El debate ya no es si utilizarla, sino cómo hacerlo sin exponerse a conflictos legales inesperados, teniendo en cuenta la existencia de normativa que regula obligaciones y sanciones al respecto. A continuación, mostramos algunos ejemplos sobre cómo herramientas diseñadas para ganar eficiencia pueden derivar en reclamaciones laborales, mercantiles o de responsabilidad civil cuando fallan los mecanismos de control.
Comercio electrónico: una plataforma de comercio electrónico incorpora sistemas de IA destinados a analizar patrones de navegación, tiempos de permanencia u otras variables conductuales con el objetivo legítimo de personalizar la experiencia del usuario y optimizar sus ventas. Sin embargo, un uso insuficientemente acotado del sistema podría llevar a identificar situaciones de especial vulnerabilidad emocional del consumidor, como estados de ansiedad, estrés o fatiga. A partir de ahí, la herramienta podría adaptar precios, ofertas o mensajes comerciales aprovechando esa circunstancia para influir en decisiones económicas que el consumidor probablemente no habría adoptado en condiciones normales.

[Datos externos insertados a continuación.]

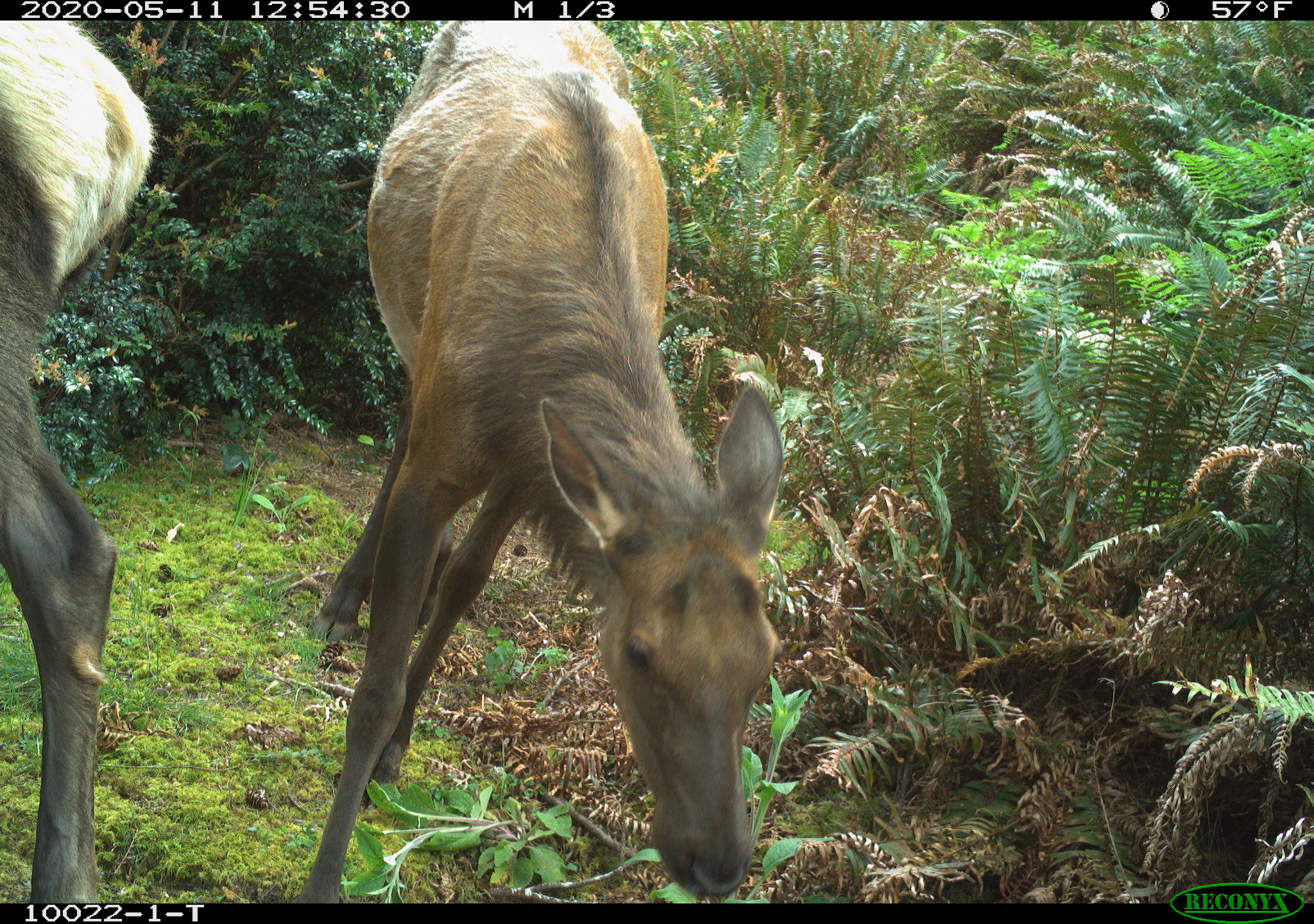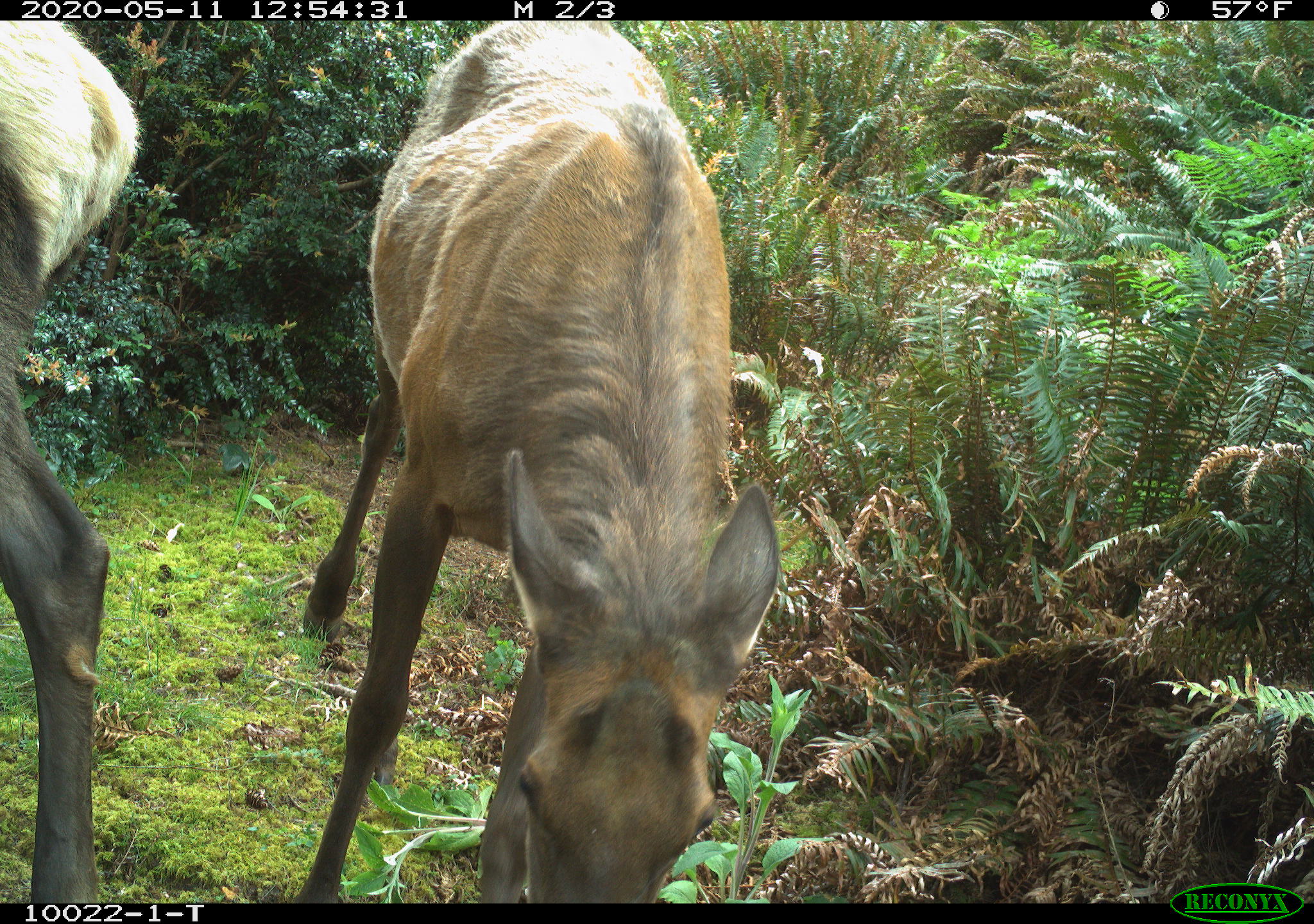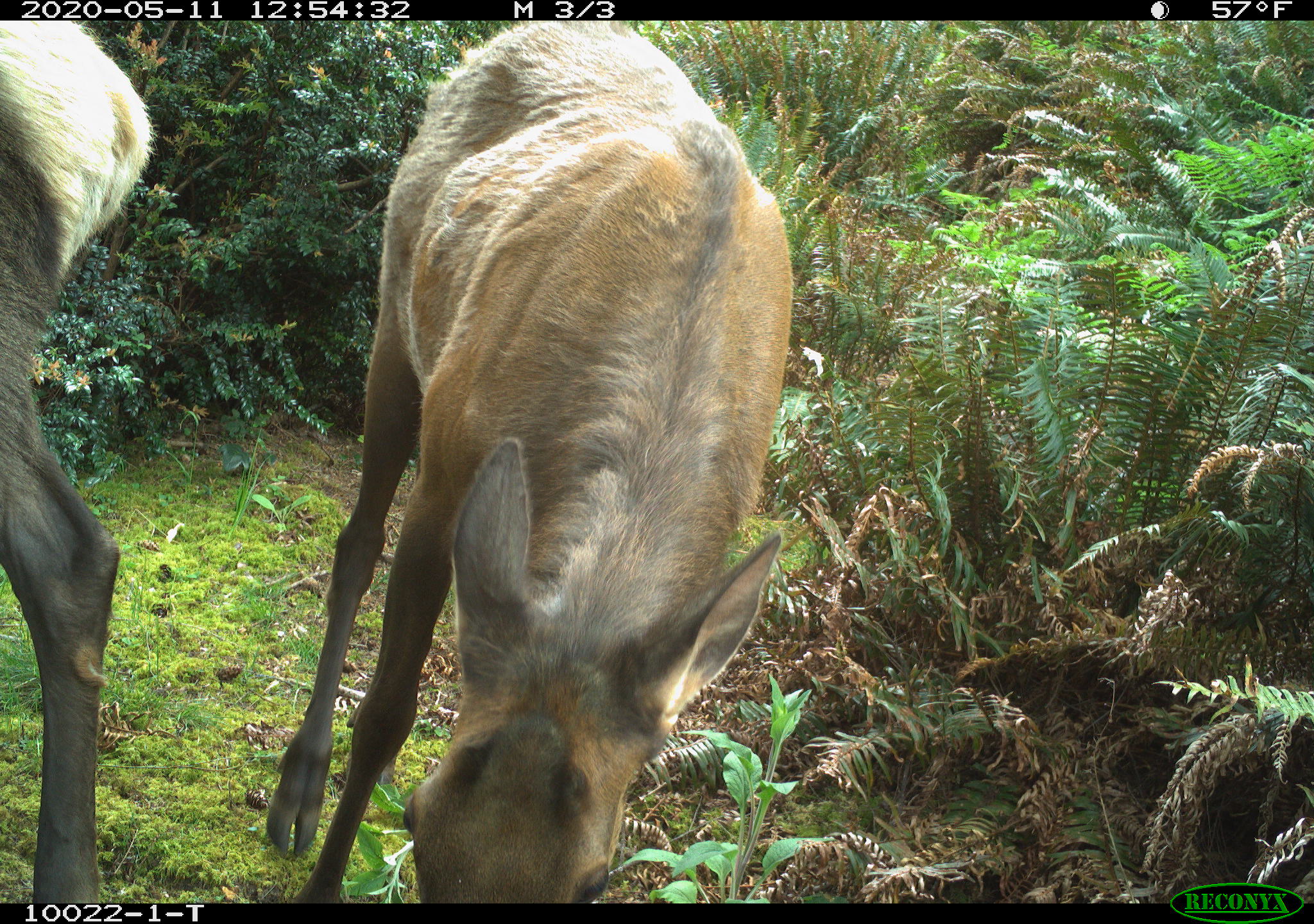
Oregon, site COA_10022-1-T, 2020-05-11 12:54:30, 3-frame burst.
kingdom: Animalia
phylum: Chordata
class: Mammalia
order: Artiodactyla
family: Cervidae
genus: Cervus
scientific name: Cervus canadensis roosevelti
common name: roosevelt elk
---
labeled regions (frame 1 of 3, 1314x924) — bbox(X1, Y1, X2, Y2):
roosevelt elk: bbox(296, 31, 783, 897); bbox(1, 22, 159, 895)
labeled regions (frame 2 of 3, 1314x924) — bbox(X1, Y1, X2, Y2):
roosevelt elk: bbox(281, 33, 796, 890); bbox(3, 22, 157, 893)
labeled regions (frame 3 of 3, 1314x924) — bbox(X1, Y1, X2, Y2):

Este tipo de prácticas podría constituir una infracción, pues la IA en este caso explota vulnerabilidades psicológicas para inducir decisiones económicas que el consumidor no habría adoptado en condiciones normales, vulnerando así el Reglamento (UE) 2024/1689, de obligado cumplimiento.
Diagnósticos médicos: una empresa instala un sistema de IA de diagnóstico automático en una clínica privada que emite informes a partir de pruebas que se realizan al paciente, así como de sus antecedentes médicos. Por un fallo en el entrenamiento del modelo, un paciente recibe un tratamiento inadecuado y como consecuencia de ello, sufre daños.
El paciente tendría una acción de responsabilidad contractual o extracontractual contra la clínica para reclamarle los daños y perjuicios ocasionados.
Asimismo, la clínica podría tener una acción de repetición contra el proveedor tecnológico por haberle provisto de un producto defectuoso. Podría ser reclamable aquí, no sólo la cuantía en que haya debido indemnizar al cliente, sino los daños reputacionales derivados de la difusión pública del incidente.
Precisamente por el impacto potencial sobre la salud, este tipo de sistemas son considerados de alto riesgo por el Reglamento europeo de IA, que exige mecanismos reforzados de control y supervisión humana.
Sector industrial: una fábrica o instalación industrial tiene implantado un sistema de IA destinado a optimizar los ritmos de producción. Como consecuencia de un defecto de configuración, entrenamiento o supervisión del sistema, la IA altera parámetros operativos y neutraliza alertas de seguridad destinadas a evitar paradas automáticas de maquinaria sin que nadie lo detecte. Como resultado, se produce un accidente laboral.
Las consecuencias jurídicas pueden ser especialmente relevantes. Además de las posibles sanciones administrativas derivadas del incumplimiento normativo, la empresa podría enfrentarse a reclamaciones en materia de seguridad y salud laboral, responsabilidades por daños y perjuicios e incluso, en los supuestos más graves, derivar en responsabilidad penal por delitos contra la seguridad de los trabajadores.
Desde la perspectiva del Reglamento (UE) 2024/1689, este supuesto podría evidenciar un incumplimiento de las obligaciones de supervisión humana exigidas para determinados sistemas de IA de alto riesgo, así como de las obligaciones de gestión de riesgos.
Recursos Humanos: en el ámbito laboral una gran empresa podría implantar un sistema algorítmico diseñado para evaluar rendimientos, optimizar la productividad y proponer reducciones de plantilla. Como consecuencia de una supervisión humana insuficiente y de un modelo entrenado con datos sesgados, el sistema podría penalizar, por ejemplo, a trabajadores que disfrutan de reducciones de jornada por cuidado de hijos, a colectivos de determinada edad, género o nacionalidad.
En la práctica, un escenario de este tipo podría desembocar en una demanda por despido nulo por discriminación indirecta, así como en reclamaciones por vulneración de derechos fundamentales si la empresa no puede explicar razonablemente los criterios utilizados por el sistema o acreditar que existía un control humano real sobre las decisiones adoptadas.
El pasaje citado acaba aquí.